Parallèlement, Plishka poursuit une belle carrière internationale. Il est Banco à Munich dès 1973. A l’Opéra de Paris, il sera Padre Guardanio dans La Forza del destino (1976 et 1981) et Fasolt (Rheingold, 1978). Il est régulièrement invité aux Chorégies d’Orange : Macbeth (1978, avec Grace Bumbry et Ingvar Wixell), La Forza del destino (1982, avec Montserrat Caballé), Aida (1983), Simon Boccanegra (1985, la seule Amelia Grimaldi de Caballé) et Hérodiade (1987, soirée catastrophe avec l’annulation de Montserrat Caballé, d’Elena Obratzsova et de José Carreras). A la Scala, il chante notamment dans Boris Godounov (1981, sous la direction de Claudio Abbado), le Requiem de Verdi (1981, 1989 et 1992), Anna Bolena (1982, des représentations houleuses où Montserrat Caballé, chahutée à la première fut remplacée par la jeune Cecilia Gasdia), Nabucco (1988, sous le bâton de Riccardo Muti), I Capuleti e I Montecchi (1988, toujours avec Muti). Cette même année, il aura droit à un récital avec piano consacré à des mélodies de Tchaikovsky et de Rachmaninov (il ne devait y avoir grand monde).
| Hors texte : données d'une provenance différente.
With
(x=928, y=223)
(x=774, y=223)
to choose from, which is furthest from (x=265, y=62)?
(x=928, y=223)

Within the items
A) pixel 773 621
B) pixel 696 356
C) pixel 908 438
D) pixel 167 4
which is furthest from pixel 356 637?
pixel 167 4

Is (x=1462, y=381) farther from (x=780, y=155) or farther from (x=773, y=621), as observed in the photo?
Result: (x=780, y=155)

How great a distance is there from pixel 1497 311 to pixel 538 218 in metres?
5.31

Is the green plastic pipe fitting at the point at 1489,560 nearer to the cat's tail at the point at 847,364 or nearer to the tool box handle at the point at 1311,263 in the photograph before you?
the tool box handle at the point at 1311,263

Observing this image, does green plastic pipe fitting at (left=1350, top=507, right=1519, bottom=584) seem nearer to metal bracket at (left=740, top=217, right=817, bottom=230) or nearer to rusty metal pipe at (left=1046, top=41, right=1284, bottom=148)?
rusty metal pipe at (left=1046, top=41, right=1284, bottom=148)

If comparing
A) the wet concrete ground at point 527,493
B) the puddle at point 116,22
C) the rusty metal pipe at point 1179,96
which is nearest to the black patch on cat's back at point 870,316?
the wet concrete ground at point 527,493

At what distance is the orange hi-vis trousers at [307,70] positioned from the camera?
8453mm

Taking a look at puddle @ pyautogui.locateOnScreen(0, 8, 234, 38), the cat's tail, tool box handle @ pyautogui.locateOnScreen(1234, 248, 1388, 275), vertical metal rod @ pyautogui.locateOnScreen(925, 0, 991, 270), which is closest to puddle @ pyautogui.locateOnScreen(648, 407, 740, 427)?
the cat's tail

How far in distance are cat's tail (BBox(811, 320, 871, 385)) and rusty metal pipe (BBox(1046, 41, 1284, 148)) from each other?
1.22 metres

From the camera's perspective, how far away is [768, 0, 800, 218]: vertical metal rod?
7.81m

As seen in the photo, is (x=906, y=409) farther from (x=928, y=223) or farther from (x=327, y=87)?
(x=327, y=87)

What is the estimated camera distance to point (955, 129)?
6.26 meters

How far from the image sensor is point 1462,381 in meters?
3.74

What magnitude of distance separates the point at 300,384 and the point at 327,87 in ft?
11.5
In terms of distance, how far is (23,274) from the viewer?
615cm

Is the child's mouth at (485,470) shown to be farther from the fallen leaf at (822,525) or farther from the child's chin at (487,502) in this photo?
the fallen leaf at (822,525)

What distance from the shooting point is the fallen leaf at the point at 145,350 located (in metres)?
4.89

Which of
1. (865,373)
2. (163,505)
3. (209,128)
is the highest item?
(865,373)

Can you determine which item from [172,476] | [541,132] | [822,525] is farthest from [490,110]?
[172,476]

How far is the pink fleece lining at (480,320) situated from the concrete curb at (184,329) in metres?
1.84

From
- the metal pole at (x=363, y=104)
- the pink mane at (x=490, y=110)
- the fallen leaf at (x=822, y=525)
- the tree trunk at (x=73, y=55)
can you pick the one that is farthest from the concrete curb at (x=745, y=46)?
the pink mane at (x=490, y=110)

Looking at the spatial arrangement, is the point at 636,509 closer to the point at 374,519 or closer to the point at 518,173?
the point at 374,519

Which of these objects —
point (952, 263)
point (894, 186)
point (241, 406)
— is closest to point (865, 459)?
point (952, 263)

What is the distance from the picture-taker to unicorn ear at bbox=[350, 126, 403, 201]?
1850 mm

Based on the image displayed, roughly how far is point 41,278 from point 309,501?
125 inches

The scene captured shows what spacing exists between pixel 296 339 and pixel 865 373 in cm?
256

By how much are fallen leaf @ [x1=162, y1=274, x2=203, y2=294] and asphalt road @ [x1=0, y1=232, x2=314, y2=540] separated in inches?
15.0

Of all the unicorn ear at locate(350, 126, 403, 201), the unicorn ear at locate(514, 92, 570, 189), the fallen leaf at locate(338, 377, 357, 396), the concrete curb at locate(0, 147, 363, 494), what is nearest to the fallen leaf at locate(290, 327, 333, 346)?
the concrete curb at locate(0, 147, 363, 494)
Le répertoire de Paul Plishka est estimé à environ 88 rôles. Il aborde une grande variété de styles, avec toujours la même intégrité et le même professionnalisme. Il laisse également un splendide legs discographique ou vidéographie : Norma (avec Beverly Sills et avec Renata Scotto, les deux fois sous la direction de James Levine), Anna Bolena et I Puritani (Sills), Faust (Aragall et Caballé), Les Contes d’Hoffmann (Sutherland et Bonynge), Turandot (Caballé, Carreras, Freni), La Bohème (Scotto, Kraus, Levine), La Forza del destino (Muti),Boris Godounov (Rostropovitch), Le Nozze di Figaro (Levine), Luisa Miller (Levine), The Rake’s progress (Ozawa), Le Cid et Gemma di Vergy déjà cités, au moins trois Requiem de Verdi, le Stabat Mater de Rossini, quelques récitals…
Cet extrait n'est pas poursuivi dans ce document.